According to the ITIF statement, "Advanced AI acts as a threat multiplier, making it significantly easier to exploit existing cybersecurity vulnerabilities, but the answer is not to put frontier AI behind a government permission slip." The report argues that a voluntary, risk-focused framework can help strengthen national security while preserving the speed of AI innovation. Kim states that as AI models become better at finding software vulnerabilities, the policy response should focus on resilience, information sharing, and trusted deployment across critical infrastructure.

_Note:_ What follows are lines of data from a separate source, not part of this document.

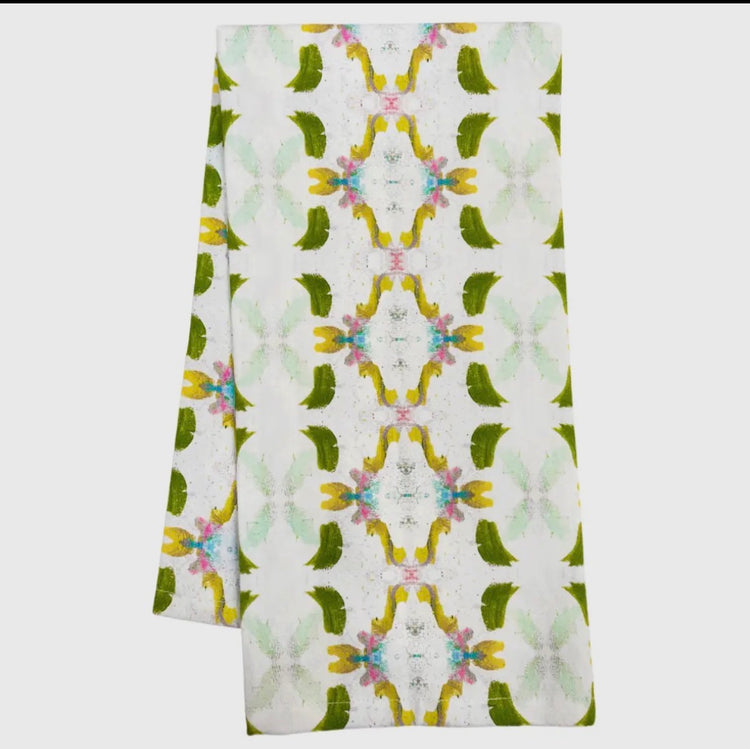 Laura Park Tea Towel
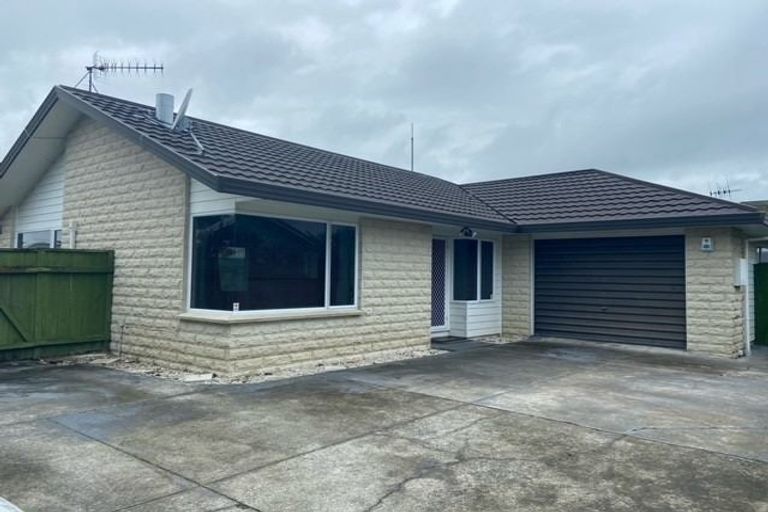 Photo of property in 18a Hyatt Grove, Greenmeadows, Napier, 4112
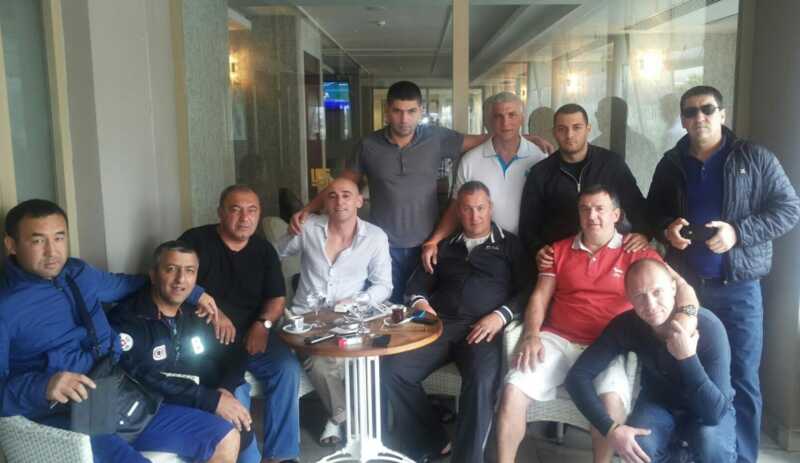 Защита «вора в законе» Коли Томского обжаловала приговор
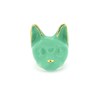 在途3周到｜GOOD AFTER NINE-Emerald Cat-翡翠绿 猫咪 戒指［泰国设计师］ 商品缩略图0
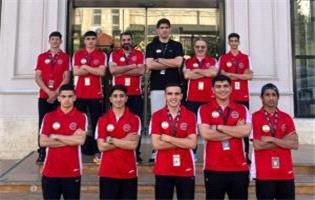 مسابقات بوکس نوجوانان قهرمانی آسیا؛ 7 طلا، نقره و برنز به ایران رسید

The timing of ITIF's statement reflects a critical policy window. With local elections concluded, Korean policymakers face a choice between two regulatory paths: treating AI safety as a gatekeeping function that requires government approval before deployment, or building a collaborative security infrastructure. The statement draws lessons from President Trump's executive order, which ITIF says "gets the central tradeoff right" by recognizing that slowing AI development in the name of security can itself become a national vulnerability. As AI systems grow more capable of identifying weaknesses in software and networks, the statement argues that Korea's advantage lies not in restricting development but in weaving together central agencies, local governments, cloud and telecom providers, chipmakers, and critical-infrastructure operators into a unified defensive posture.

ITIF recommends that Korean policymakers avoid turning AI safety into another layer of pre-market regulation and instead build a national AI cybersecurity agenda that connects multiple stakeholders across the technology ecosystem. The statement positions Korea's participation in projects like Glasswing as proof that the country can lead in the AI security space if it chooses coordination over restriction. For a nation with major chipmakers and telecom providers already embedded in global AI supply chains, the message is clear: the post-election period offers a rare chance to set a forward-looking security strategy that protects critical systems without choking off the innovation that makes them valuable.